[Rows of spatial question data]
════════════════════

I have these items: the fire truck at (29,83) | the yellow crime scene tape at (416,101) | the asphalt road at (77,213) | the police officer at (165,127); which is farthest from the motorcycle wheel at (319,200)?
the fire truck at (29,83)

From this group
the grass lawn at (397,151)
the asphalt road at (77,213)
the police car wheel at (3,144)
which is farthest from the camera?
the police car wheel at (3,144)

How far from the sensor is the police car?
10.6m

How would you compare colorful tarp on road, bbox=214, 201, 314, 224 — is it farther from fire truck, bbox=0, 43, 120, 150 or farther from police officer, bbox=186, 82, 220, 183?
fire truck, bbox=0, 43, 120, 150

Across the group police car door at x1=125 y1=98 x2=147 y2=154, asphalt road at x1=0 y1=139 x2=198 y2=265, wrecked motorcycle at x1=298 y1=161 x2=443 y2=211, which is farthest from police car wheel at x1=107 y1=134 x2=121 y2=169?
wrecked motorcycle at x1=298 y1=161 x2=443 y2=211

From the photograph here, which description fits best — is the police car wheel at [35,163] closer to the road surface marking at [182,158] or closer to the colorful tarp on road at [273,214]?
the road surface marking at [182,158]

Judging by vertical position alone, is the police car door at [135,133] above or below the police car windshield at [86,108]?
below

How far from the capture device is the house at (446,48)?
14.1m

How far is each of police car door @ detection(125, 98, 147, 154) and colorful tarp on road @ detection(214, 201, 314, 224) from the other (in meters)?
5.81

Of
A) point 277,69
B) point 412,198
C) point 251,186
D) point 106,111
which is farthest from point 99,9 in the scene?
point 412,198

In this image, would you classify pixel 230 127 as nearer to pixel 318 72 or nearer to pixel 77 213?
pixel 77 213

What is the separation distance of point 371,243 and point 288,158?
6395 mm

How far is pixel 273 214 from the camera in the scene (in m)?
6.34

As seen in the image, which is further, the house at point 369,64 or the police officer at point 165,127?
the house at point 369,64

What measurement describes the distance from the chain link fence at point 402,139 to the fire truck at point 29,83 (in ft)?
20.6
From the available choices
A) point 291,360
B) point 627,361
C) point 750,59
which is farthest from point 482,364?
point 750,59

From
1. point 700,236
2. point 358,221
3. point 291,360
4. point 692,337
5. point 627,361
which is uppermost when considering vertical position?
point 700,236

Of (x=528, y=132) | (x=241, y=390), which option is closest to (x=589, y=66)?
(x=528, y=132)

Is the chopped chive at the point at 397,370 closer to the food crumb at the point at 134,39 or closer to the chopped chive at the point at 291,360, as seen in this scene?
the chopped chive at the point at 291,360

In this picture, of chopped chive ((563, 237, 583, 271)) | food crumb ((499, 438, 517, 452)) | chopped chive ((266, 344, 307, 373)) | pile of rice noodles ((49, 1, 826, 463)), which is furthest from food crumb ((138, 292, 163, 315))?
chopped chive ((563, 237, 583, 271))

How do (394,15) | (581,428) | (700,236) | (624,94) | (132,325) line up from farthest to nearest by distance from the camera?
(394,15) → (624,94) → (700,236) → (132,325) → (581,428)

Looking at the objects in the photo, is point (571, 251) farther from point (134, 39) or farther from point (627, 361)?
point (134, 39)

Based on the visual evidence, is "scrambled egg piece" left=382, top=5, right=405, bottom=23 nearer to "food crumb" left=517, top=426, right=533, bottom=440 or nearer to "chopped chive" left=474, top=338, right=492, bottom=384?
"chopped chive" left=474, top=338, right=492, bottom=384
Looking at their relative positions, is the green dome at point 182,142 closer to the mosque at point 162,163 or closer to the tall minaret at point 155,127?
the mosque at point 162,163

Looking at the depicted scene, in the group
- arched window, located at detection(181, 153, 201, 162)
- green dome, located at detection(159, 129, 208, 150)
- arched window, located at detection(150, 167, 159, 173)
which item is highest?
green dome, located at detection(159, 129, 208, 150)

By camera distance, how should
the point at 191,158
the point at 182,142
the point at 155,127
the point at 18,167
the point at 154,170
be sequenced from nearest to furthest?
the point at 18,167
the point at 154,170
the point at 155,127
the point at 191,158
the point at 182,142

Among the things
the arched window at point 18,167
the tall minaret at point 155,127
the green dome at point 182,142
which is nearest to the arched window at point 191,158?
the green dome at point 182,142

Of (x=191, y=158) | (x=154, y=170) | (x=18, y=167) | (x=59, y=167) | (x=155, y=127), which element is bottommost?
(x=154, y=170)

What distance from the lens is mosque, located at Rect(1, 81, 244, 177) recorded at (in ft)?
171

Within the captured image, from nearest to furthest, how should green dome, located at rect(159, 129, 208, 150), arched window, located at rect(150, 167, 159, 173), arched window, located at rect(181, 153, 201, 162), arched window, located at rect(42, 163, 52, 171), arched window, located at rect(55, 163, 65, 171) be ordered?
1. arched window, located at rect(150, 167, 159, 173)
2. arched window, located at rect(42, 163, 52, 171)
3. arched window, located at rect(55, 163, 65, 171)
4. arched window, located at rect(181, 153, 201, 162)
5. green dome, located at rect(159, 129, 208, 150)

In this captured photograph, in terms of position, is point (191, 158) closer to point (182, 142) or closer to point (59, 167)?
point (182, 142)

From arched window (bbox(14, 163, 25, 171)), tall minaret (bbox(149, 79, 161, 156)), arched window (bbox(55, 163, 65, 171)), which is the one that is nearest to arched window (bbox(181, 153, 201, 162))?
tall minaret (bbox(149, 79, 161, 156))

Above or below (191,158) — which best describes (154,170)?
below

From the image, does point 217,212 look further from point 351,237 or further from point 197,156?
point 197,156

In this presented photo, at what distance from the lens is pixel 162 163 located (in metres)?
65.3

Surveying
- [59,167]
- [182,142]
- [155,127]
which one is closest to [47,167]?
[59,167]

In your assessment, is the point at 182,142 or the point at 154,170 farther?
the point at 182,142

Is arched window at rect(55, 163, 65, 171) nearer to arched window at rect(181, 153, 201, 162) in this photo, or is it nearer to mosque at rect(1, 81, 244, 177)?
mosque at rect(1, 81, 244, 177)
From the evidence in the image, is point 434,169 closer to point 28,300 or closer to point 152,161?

════════════════════

### REQUIRED TASK
Reproduce every one of the records above word for word, leaving nothing out and changing nothing.

### EXERCISE RESPONSE
I have these items: the fire truck at (29,83) | the yellow crime scene tape at (416,101) | the asphalt road at (77,213) | the police officer at (165,127); which is farthest from the motorcycle wheel at (319,200)?
the fire truck at (29,83)

From this group
the grass lawn at (397,151)
the asphalt road at (77,213)
the police car wheel at (3,144)
which is farthest from the camera?
the police car wheel at (3,144)

How far from the sensor is the police car?
10.6m

How would you compare colorful tarp on road, bbox=214, 201, 314, 224 — is it farther from fire truck, bbox=0, 43, 120, 150 or farther from police officer, bbox=186, 82, 220, 183?
fire truck, bbox=0, 43, 120, 150

Across the group police car door at x1=125 y1=98 x2=147 y2=154, asphalt road at x1=0 y1=139 x2=198 y2=265, wrecked motorcycle at x1=298 y1=161 x2=443 y2=211, which is farthest from police car wheel at x1=107 y1=134 x2=121 y2=169?
wrecked motorcycle at x1=298 y1=161 x2=443 y2=211

From the photograph here, which description fits best — is the police car wheel at [35,163] closer to the road surface marking at [182,158] or closer to the colorful tarp on road at [273,214]?
the road surface marking at [182,158]

Judging by vertical position alone, is the police car door at [135,133] above or below the police car windshield at [86,108]?
below

How far from the capture device is the house at (446,48)?
14.1m

How far is each of police car door @ detection(125, 98, 147, 154) and colorful tarp on road @ detection(214, 201, 314, 224) from the other (in meters)?
5.81

Of
A) point 277,69
B) point 412,198
C) point 251,186
D) point 106,111
which is farthest from point 99,9 in the scene?
point 412,198

In this image, would you classify pixel 230 127 as nearer to pixel 318 72 or nearer to pixel 77 213?
pixel 77 213

What is the separation distance of point 371,243 and point 288,158?
6395 mm

How far is pixel 273 214 from the camera in the scene (in m)?
6.34

As seen in the image, which is further, the house at point 369,64 or the police officer at point 165,127?
the house at point 369,64

What measurement describes the distance from the chain link fence at point 402,139 to the fire truck at point 29,83 (in ft)?
20.6
From the available choices
A) point 291,360
B) point 627,361
C) point 750,59
which is farthest from point 482,364?
point 750,59

From
1. point 700,236
2. point 358,221
3. point 291,360
4. point 692,337
5. point 627,361
which is uppermost when considering vertical position?
point 700,236

Of (x=528, y=132) | (x=241, y=390), which option is closest to (x=589, y=66)?
(x=528, y=132)

Is the chopped chive at the point at 397,370 closer to the food crumb at the point at 134,39 or closer to the chopped chive at the point at 291,360, as seen in this scene?
the chopped chive at the point at 291,360

In this picture, of chopped chive ((563, 237, 583, 271)) | food crumb ((499, 438, 517, 452)) | chopped chive ((266, 344, 307, 373)) | pile of rice noodles ((49, 1, 826, 463)), which is furthest from food crumb ((138, 292, 163, 315))?
chopped chive ((563, 237, 583, 271))

How do (394,15) | (581,428) | (700,236) | (624,94) | (132,325) line up from farthest to nearest by distance from the camera?
(394,15) → (624,94) → (700,236) → (132,325) → (581,428)

Looking at the objects in the photo, is point (571, 251) farther from point (134, 39) or farther from point (627, 361)?
point (134, 39)

Based on the visual evidence, is "scrambled egg piece" left=382, top=5, right=405, bottom=23 nearer to "food crumb" left=517, top=426, right=533, bottom=440 or nearer to "chopped chive" left=474, top=338, right=492, bottom=384?
"chopped chive" left=474, top=338, right=492, bottom=384
Looking at their relative positions, is the green dome at point 182,142 closer to the mosque at point 162,163 or closer to the tall minaret at point 155,127?
the mosque at point 162,163

Looking at the depicted scene, in the group
- arched window, located at detection(181, 153, 201, 162)
- green dome, located at detection(159, 129, 208, 150)
- arched window, located at detection(150, 167, 159, 173)
which item is highest?
green dome, located at detection(159, 129, 208, 150)

By camera distance, how should
the point at 191,158
the point at 182,142
the point at 155,127
the point at 18,167
the point at 154,170
be sequenced from nearest to furthest?
the point at 18,167
the point at 154,170
the point at 155,127
the point at 191,158
the point at 182,142

Among the things
the arched window at point 18,167
the tall minaret at point 155,127
the green dome at point 182,142
which is nearest to the arched window at point 191,158?
the green dome at point 182,142

Of (x=191, y=158) | (x=154, y=170) | (x=18, y=167) | (x=59, y=167) | (x=155, y=127), which element is bottommost?
(x=154, y=170)

What distance from the lens is mosque, located at Rect(1, 81, 244, 177) recorded at (in ft)?
171

Within the captured image, from nearest to furthest, how should green dome, located at rect(159, 129, 208, 150), arched window, located at rect(150, 167, 159, 173), arched window, located at rect(181, 153, 201, 162), arched window, located at rect(42, 163, 52, 171), arched window, located at rect(55, 163, 65, 171) be ordered?
1. arched window, located at rect(150, 167, 159, 173)
2. arched window, located at rect(42, 163, 52, 171)
3. arched window, located at rect(55, 163, 65, 171)
4. arched window, located at rect(181, 153, 201, 162)
5. green dome, located at rect(159, 129, 208, 150)

In this captured photograph, in terms of position, is point (191, 158) closer to point (182, 142) or closer to point (59, 167)?
point (182, 142)

From arched window (bbox(14, 163, 25, 171)), tall minaret (bbox(149, 79, 161, 156)), arched window (bbox(55, 163, 65, 171)), which is the one that is nearest to arched window (bbox(181, 153, 201, 162))?
tall minaret (bbox(149, 79, 161, 156))

Above or below (191,158) — which best describes (154,170)?
below

From the image, does point 217,212 look further from point 351,237 or further from point 197,156?
point 197,156

In this presented photo, at what distance from the lens is pixel 162 163 located (in metres)?
65.3

Surveying
- [59,167]
- [182,142]
- [155,127]
which one is closest to [47,167]?
[59,167]

In your assessment, is the point at 182,142 or the point at 154,170 farther?
the point at 182,142

Is arched window at rect(55, 163, 65, 171) nearer to arched window at rect(181, 153, 201, 162) in this photo, or is it nearer to mosque at rect(1, 81, 244, 177)?
mosque at rect(1, 81, 244, 177)
From the evidence in the image, is point 434,169 closer to point 28,300 or closer to point 152,161?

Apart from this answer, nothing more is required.